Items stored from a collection

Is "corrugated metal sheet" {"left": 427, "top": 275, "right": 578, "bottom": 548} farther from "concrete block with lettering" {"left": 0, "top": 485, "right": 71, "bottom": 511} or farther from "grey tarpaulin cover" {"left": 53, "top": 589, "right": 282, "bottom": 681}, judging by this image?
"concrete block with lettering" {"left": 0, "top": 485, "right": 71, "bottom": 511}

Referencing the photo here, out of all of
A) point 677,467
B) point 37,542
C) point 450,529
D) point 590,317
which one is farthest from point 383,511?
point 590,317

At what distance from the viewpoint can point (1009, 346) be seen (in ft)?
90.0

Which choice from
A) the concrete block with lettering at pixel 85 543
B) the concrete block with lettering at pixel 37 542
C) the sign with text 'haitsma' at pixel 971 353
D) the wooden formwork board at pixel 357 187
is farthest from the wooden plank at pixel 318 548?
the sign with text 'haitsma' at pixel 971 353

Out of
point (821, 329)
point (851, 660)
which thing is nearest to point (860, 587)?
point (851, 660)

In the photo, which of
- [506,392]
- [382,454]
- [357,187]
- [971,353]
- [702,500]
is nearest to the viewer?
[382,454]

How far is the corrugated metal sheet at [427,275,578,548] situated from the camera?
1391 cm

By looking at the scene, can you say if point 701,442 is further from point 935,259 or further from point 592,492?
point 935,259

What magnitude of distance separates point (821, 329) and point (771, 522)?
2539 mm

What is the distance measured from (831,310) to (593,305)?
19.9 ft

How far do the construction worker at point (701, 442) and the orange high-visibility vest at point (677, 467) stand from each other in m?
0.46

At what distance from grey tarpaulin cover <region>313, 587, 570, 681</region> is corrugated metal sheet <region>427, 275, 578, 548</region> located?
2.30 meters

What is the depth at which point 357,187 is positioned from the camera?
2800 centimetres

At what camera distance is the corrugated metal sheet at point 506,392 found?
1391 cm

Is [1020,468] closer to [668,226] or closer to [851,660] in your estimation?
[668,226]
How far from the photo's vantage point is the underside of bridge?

EXERCISE BRIEF: Can you return every row above verbatim, leaving nothing out?

RESULT OF THIS TASK:
Is "corrugated metal sheet" {"left": 427, "top": 275, "right": 578, "bottom": 548} farther from "concrete block with lettering" {"left": 0, "top": 485, "right": 71, "bottom": 511} or farther from "grey tarpaulin cover" {"left": 53, "top": 589, "right": 282, "bottom": 681}, judging by this image?
"concrete block with lettering" {"left": 0, "top": 485, "right": 71, "bottom": 511}

Referencing the photo here, out of all of
A) point 677,467
B) point 37,542
C) point 450,529
D) point 590,317
which one is farthest from point 383,511?
point 590,317

At what distance from the viewpoint can point (1009, 346) be seen (in ft)?
90.0

Which choice from
A) the concrete block with lettering at pixel 85 543
B) the concrete block with lettering at pixel 37 542
C) the sign with text 'haitsma' at pixel 971 353
D) the wooden formwork board at pixel 357 187
is farthest from the wooden plank at pixel 318 548?
the sign with text 'haitsma' at pixel 971 353

Out of
point (821, 329)
point (851, 660)
which thing is nearest to point (860, 587)?
point (851, 660)

In the photo, which of
- [506,392]
- [382,454]
- [357,187]
- [971,353]
- [702,500]
is nearest to the viewer?
[382,454]

How far is the corrugated metal sheet at [427,275,578,548] situated from the camera?
1391 cm

By looking at the scene, can you say if point 701,442 is further from point 935,259 or further from point 592,492?
point 935,259

What magnitude of distance separates point (821, 329) and point (771, 522)?
2539 mm

What is the distance measured from (831,310) to (593,305)?
19.9 ft

How far do the construction worker at point (701, 442) and the orange high-visibility vest at point (677, 467) stand from each other in m?
0.46

At what distance from grey tarpaulin cover <region>313, 587, 570, 681</region> is corrugated metal sheet <region>427, 275, 578, 548</region> located?
2.30 meters

What is the depth at which point 357,187 is positioned from the camera?
2800 centimetres

At what camera distance is the corrugated metal sheet at point 506,392 found?
1391 cm

Is [1020,468] closer to [668,226] or closer to [851,660] in your estimation?
[668,226]
How far from the photo's vantage point is the underside of bridge?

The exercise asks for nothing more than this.